Text:

==========

Hauptherausforderung und Spannungsverhältnisse einer Notenbank in zwei Jahrhunderten

Die Bank. Das Geld. Der Staat. Nationalbank und Währungspolitik in Österreich 1816-2016, Clemens Jobst und Hans Kernbauer, Campus Verlag, Frankfurt am Main, 2016, 317 S., 29,90 Euro, ISBN 978-3-593-50518-3

Am 1. Juni 2016 jährt sich zum 200. Mal die Gründung der Oesterreichischen Nationalbank (OeNB). Die Geburtsstunde der "privilegirten oesterreichischen National-Bank" als private Aktiengesellschaft hatte mit dem Erlass zweier Patente, des Haupt- und des Bankpatents, durch Kaiser Franz I. geschlagen. Dank ihrer Unabhängigkeit vom Staat sollte sie das Vertrauen in die Währung wiederherstellen. Deshalb erhielt die Bank auch das Monopol zur Banknotenausgabe. Denn das zerrütteten Wirtschaftsund Finanzwesens des österreichischen Kaisertums bedurfte nach den napoleonischen Kriegen einer notwendigen Stabilisierung. Das war der Beginn der wechselvollen Geschichte der OeNB, einer der ältesten Notenbanken der Welt. Diese Geschichte der OeNB und damit auch die Geschichte der Währungspolitik werden in einem kürzlich erschienenen Werk dargestellt.

Interessant und auch erstaunlich ist wie die Studie zeigt, dass trotz der zwischenzeitlich erfolgten Änderungen in Staatsform, Wirtschaftsstruktur und Währungspolitik die Hauptherausforderung einer Notenbank unverändert geblieben ist: Wie erhält und behält man ein stabiles Zahlungsmittel? Damit eng verbunden sind mehrere Spannungsverhältnisse: Erstens zwischen der staatlichen Bereitstellung eines Zahlungsmittels und den inflationären Anreizen zu Staatsfinanzierung und Konjunkturpolitik. Zweitens zwischen der (Wirtschafts-)Politik einer unabhängigen Notenbank und der Kontrolle der Notenbank durch den Staat. Drittens zwischen Transparenz und Rechenschaftspflicht einerseits und der manchmal notwendigen Geheimhaltung andererseits. Und viertens zwischen Nähe und Distanz zum Bankensystem. Auch im Eurosystem, dem Verbund von EZB und den nationalen Zentralbanken der Euroländer, dem auch die OeNB angehört, sind diese Spannungsverhältnisse evident insbesondere gilt das zur Positionierung bei der direkten und indirekten Finanzierung des Staates/der Staaten.

==========

Aufgabe A: Gib den Text über die Nationalbank von „Am 1. Juni 2016“ bis einschließlich „erschienenen Werk dargestellt.“ unverändert aus.
Aufgabe B: Führe den Text über die Geschichte der Oesterreichischen Nationalbank im Anschluss an seinen letzten Satz weiter.
Die Auflistung stammt aus einer anderen Quelle.

Bereitgestelltes Material:

==========

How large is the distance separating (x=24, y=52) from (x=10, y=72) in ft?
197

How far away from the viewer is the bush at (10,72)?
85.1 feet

==========

Antwort A:
Am 1. Juni 2016 jährt sich zum 200. Mal die Gründung der Oesterreichischen Nationalbank (OeNB). Die Geburtsstunde der "privilegirten oesterreichischen National-Bank" als private Aktiengesellschaft hatte mit dem Erlass zweier Patente, des Haupt- und des Bankpatents, durch Kaiser Franz I. geschlagen. Dank ihrer Unabhängigkeit vom Staat sollte sie das Vertrauen in die Währung wiederherstellen. Deshalb erhielt die Bank auch das Monopol zur Banknotenausgabe. Denn das zerrütteten Wirtschaftsund Finanzwesens des österreichischen Kaisertums bedurfte nach den napoleonischen Kriegen einer notwendigen Stabilisierung. Das war der Beginn der wechselvollen Geschichte der OeNB, einer der ältesten Notenbanken der Welt. Diese Geschichte der OeNB und damit auch die Geschichte der Währungspolitik werden in einem kürzlich erschienenen Werk dargestellt.

Antwort B:
"Die Bank. Das Geld. Der Staat." ist der erste Versuch seit den inzwischen über 50 Jahre alten Arbeiten von Othmar Bachmayer (1960) und Siegfried Pressburger (1966), die Themen OeNB und Währungspolitik umfassend zu behandeln. Es ist mit insgesamt 317 Seiten weit mehr als ein "knapper Überblick", wie die Autoren in der Einleitung meinen. In neun Kapiteln wird die Historie der OeNB und damit auch die der Währungspolitik ausführlich so abgehandelt, dass auf die Probleme und die Lösungsansätze der Währungspolitik in einer kurzen Buchbesprechung nicht eingegangen werden kann. Angesichts der Fülle an Informationen bietet sich daher eine Tour d'Horizon über die einzelnen durch Umbrüche getrennten Zeitabschnitte an.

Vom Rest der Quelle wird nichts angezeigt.